Adjusted net income adds stock-based compensation expense back to GAAP net income. It represents what the company would have earned if all employee compensation were paid in cash rather than equity. This metric is useful for understanding the underlying cash-generation capacity of the business, though it should not be treated as a replacement for GAAP net income because SBC dilution is a real economic cost.

Formula

Adjusted Net Income = Net Income (TTM) + Stock-Based Compensation (TTM)

How GeminIQ calculates this metric

GeminIQ adds TTM SBC to TTM net income, both from SEC filings.

FAQ

Q: Why add back SBC to get adjusted net income?

A: SBC is a non-cash charge that reduces GAAP earnings but does not reduce cash. Adding it back shows the cash-equivalent earnings of the business. This is especially useful when comparing companies with very different compensation structures — a company that pays employees mostly in cash will have similar GAAP and adjusted earnings, while one that relies heavily on equity compensation will show a large gap.

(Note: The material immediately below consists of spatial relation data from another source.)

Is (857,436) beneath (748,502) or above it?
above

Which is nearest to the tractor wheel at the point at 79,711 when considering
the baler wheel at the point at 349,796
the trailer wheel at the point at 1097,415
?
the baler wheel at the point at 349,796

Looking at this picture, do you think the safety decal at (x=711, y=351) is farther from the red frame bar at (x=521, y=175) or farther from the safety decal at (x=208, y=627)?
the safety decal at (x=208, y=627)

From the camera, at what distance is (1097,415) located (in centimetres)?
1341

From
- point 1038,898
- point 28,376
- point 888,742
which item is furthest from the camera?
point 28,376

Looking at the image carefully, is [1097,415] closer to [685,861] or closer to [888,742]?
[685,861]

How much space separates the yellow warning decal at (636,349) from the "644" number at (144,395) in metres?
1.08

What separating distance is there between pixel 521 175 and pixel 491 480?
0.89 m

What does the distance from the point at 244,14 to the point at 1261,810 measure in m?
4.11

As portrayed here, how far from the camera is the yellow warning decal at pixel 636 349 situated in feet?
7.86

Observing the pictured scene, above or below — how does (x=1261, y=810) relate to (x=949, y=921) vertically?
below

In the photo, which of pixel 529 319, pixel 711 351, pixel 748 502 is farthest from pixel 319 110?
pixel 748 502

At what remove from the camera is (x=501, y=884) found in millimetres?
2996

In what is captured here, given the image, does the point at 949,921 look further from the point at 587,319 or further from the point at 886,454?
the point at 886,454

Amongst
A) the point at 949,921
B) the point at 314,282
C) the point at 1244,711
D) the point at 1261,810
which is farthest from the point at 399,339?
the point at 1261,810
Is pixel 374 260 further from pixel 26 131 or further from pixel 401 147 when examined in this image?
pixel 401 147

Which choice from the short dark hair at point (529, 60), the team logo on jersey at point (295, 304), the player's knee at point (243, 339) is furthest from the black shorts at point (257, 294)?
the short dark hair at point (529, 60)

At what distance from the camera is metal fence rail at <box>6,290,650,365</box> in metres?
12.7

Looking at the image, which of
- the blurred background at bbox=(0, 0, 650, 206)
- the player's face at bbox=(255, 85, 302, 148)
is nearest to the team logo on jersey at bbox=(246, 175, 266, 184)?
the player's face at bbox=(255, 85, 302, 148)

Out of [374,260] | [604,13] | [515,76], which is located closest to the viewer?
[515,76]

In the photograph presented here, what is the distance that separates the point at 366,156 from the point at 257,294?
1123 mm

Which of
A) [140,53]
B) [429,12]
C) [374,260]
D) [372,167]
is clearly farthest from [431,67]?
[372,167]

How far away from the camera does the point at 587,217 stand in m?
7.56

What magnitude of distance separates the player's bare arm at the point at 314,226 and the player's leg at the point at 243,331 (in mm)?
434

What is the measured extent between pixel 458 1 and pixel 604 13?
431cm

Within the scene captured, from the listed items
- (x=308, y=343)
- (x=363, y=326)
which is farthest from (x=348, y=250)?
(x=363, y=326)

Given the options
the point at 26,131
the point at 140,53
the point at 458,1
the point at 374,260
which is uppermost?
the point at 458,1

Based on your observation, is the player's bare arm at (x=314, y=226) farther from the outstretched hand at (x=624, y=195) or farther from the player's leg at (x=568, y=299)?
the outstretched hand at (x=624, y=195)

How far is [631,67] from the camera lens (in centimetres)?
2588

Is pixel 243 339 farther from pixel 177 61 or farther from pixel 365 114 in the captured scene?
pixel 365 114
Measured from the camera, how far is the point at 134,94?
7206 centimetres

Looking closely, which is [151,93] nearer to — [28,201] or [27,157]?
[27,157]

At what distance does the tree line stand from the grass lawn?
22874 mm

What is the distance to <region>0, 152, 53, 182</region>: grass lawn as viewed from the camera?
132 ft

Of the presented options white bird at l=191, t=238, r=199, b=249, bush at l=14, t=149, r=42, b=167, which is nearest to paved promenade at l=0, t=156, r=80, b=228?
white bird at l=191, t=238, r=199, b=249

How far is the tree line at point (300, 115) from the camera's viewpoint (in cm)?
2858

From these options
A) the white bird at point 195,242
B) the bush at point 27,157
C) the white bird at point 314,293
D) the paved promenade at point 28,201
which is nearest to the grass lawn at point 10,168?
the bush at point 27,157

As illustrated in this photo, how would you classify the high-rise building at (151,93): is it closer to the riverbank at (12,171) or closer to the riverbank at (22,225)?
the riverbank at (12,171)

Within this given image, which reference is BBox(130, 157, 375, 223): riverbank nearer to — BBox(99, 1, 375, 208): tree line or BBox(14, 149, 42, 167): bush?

Q: Is adjusted net income the same as non-GAAP net income?

A: Not necessarily. Companies report their own non-GAAP figures with various adjustments (restructuring charges, acquisition costs, etc.). GeminIQ's adjusted net income makes only one adjustment — adding back SBC — which is clearly defined and consistent across all companies.

Q: Why might adjusted net income differ between platforms?

A: Different platforms make different adjustments. GeminIQ adds back only SBC. Other platforms may also add back amortization of intangibles, one-time charges, or other items. Always check which adjustments are included.